Prenons le temps de sentir le coût de ce pacte de silence que beaucoup de victimes passent avec elles-mêmes et leur entourage.
Le viol dans l’enfance, la puberté, la jeunesse ou l’âge adulte n’ont pas les mêmes conséquences. Dans l'enfance, le viol désorganise toute l'identité, le rapport aux adultes, à son corps, à la réalité. A l’adolescence, en particulier à la puberté, le viol est comme une bombe qui fait exploser le corps de la femme en train de se construire, qui détruit la confiance dans la relation entre les sexes, qui anéantit l’idée d’une relation affective sécurisante.
Les femmes que j'ai accompagnées se rendaient bien compte de l’absence de plaisir dans la relation sexuelle, du besoin de drogue, d’alcool ou de malbouffe, de l’incapacité à dire non même à leur compagnon quand elles en avaient un, mais elles ne pouvaient « penser » la situation en lien avec le trauma initial, elles ne pouvaient plus pour certaines repérer la maltraitance et l’emprise chez les hommes qu'elles rencontraient.
La violence est l’ombre de l’empathie, elle crée des liens aussi forts que l’amour et renâcle à nous laisser partir.
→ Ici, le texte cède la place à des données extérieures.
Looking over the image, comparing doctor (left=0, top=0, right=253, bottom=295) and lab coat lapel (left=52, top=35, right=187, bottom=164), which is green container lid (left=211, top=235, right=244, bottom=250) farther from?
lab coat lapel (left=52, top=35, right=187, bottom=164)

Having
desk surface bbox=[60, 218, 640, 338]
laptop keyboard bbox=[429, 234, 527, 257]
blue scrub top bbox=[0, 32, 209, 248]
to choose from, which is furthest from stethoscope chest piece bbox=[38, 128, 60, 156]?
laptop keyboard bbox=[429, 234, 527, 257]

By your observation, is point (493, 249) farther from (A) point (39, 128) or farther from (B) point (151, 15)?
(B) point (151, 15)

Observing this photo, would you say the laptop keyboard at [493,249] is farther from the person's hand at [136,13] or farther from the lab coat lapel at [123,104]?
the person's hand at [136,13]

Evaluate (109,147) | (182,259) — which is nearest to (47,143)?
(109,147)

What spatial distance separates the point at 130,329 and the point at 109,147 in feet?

Elle abolit toute idée de séparation entre soi et l’autre, toute idée de protection, tout en isolant la victime et son agresseur intériorisé du reste du monde, comme dans le plus fusionnel des couples.
Comme le montre encore le film "Les Chatouilles", il faudra au thérapeute beaucoup de patience, d’empathie, d’humilité, d’intérêt véritable pour l’autre, et peut-être d'innocence, pour pouvoir être autorisé à franchir la porte d'entrée.
Quelques chiffres.
Le 22 février, Marie Pierre Rixain (la Présidente de la Délégation aux droits des femmes à l’Assemblée Nationale) et la députée Sophie Auconie ont rendu un rapport sur le viol et les violences sexuelles faites aux femmes.En 2017, ce sont en tout 250 000 victimes de viol ou de tentatives de viol : 93 000 femmes, 15 000 hommes et 150 000 mineur.es.
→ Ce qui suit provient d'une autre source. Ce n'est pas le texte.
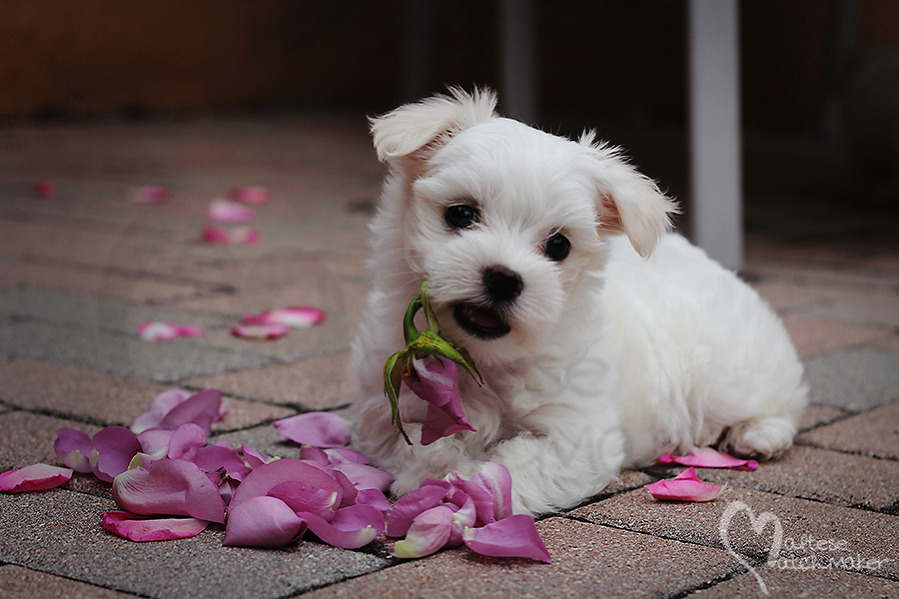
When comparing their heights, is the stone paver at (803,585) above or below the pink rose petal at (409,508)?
below

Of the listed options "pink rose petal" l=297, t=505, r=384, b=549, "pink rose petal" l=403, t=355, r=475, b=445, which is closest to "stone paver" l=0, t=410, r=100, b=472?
"pink rose petal" l=297, t=505, r=384, b=549

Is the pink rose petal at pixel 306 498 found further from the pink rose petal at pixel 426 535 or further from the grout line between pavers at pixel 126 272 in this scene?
the grout line between pavers at pixel 126 272

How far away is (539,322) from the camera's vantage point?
62.5 inches

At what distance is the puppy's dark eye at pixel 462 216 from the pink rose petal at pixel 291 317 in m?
1.49

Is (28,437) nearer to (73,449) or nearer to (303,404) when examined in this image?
(73,449)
9% de l’ensemble de ces victimes seulement portent plainte.
Sur ces 9%, ensuite, seule une plainte sur dix aboutit à une condamnation de l’agresseur.
La plupart du temps les violences sexuelles ont lieu dans la sphère familiale.
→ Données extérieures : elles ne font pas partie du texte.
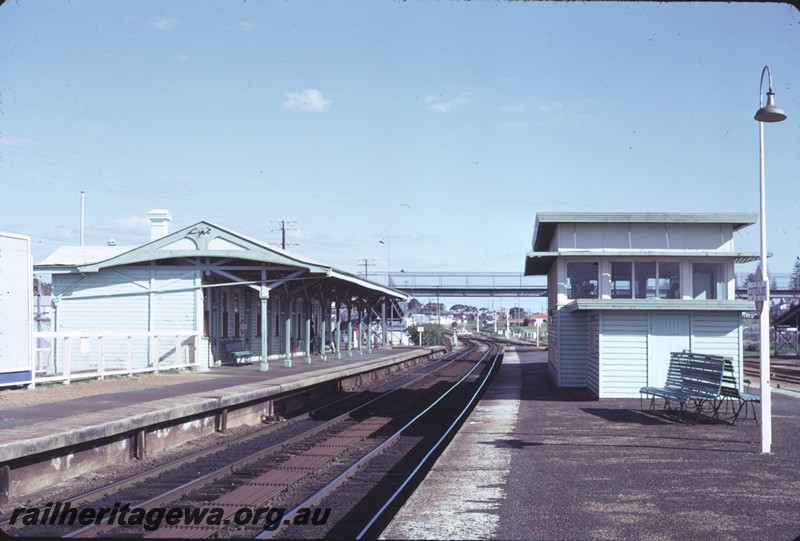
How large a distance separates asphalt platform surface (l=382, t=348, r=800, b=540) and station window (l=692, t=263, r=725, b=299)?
5256 millimetres

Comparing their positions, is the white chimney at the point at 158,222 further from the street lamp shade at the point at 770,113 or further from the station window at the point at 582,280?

96% des auteurs de viol sont des hommes et 91 % des victimes sont des femmes.
1 femme sur 10 a été violée ou le sera au cours de sa vie.
[1]http://www.madmoizelle.com/viol-string-irlande-967775: Vous trouverez dans cet article des liens vers des vidéos importantes qui expliquent les phénomènes post-traumatiques, et de sidération pendant l'agression.
[2]Prenez le temps d’aller écouter le témoignage (datant de 2012) de cette journaliste violée en Egypte. www.marieclaire.fr: http://www.marieclaire.fr/,ces-femmes-qui-ont-brise-le-tabou-du-viol,2610255,544134.asp. Elle note qu’un correspondant de guerre qui serait revenu avec une balle passerait pour un héros, alors que son viol collectif sur la place Tahrir, personne ne voulait en entendre parler. 80% des femmes égyptiennes sont victimes de violences sexuelles. Merci et bravo à toutes ces femmes. Voir aussi : Viol : la honte doit changer de camp ! http://contreleviol.fr/
On ne lâche rien : inceste, viol, violences faites aux femmes, aux enfants, aux personnes vulnérables.